This song, written by Knopfler, was one of the last things Rafferty did until resurfacing five years later with the “North and South” album.
And a charming tribute.
“Baker Street,” a laid-back acoustic cover by my friend Alan Wilkis, a solo musician from Brooklyn. Alan can’t remember exactly when he did this, but he thinks it was four or five years ago.
5 responses to “Detoured from Baker Street”
Thanks for this stuff. Always interested to hear the songs that matter to somebody else from artists who matter to me.
Having listened to all this stuff in the last hour now, I’d rank “The Way It Always Starts,” which I’d never heard until today, among my all-time favorite Rafferty tunes. Lovely performance.

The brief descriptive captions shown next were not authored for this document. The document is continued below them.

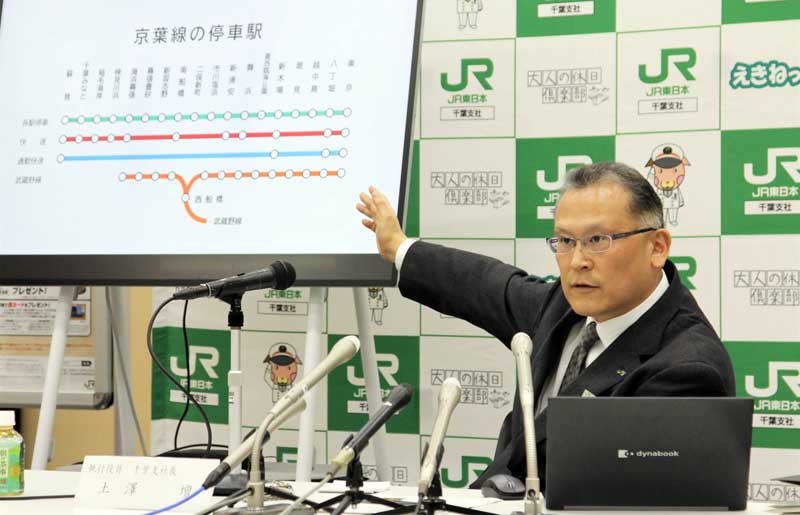 記者会見で質問に答えるＪＲ千葉支社の土沢支社長＝２２日、千葉市中央区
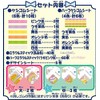 オリケシ 専用素材 3D-Popセット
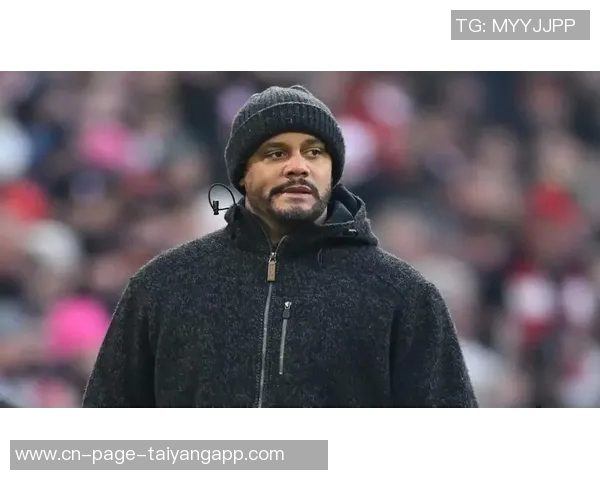 拜仁希望孔帕尼劝说于帕续约强调足球价值胜于金钱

Summer 1979…my weekdays were spent working on my Dad’s farm and hauling load after load of baled hay, giving me the chance to crank the radio every time “Get It Right Next Time” was played on Madison’s 1480AM WISM. Later that summer, I began working some weekend airshifts on WXXQ in Freeport, Illinois where I got to play that song on the radio for a paycheck. A wonderful summer, indeed!
Nice tribute. Thanks.
Alan Wilkis’ cover of “Baker Street” is a treat too.
“Get It Right Next Time” is a discovery, alright! I became more of a Stealer’s Wheel fan in later years for the way they did folk-rock and killer pop hooks (although my college GF and I considered ‘Baker Street’ to be “our song” and I certainly liked the followup singles, I never owned a Gerry album). As I get older I realize I shouldn’t be a snob about popular stuff … it was popular for a reason! There are no guilty pleasures, only pleasures. Thanks again for the links to the other blogs, lots of great pre-solo Gerry to be had.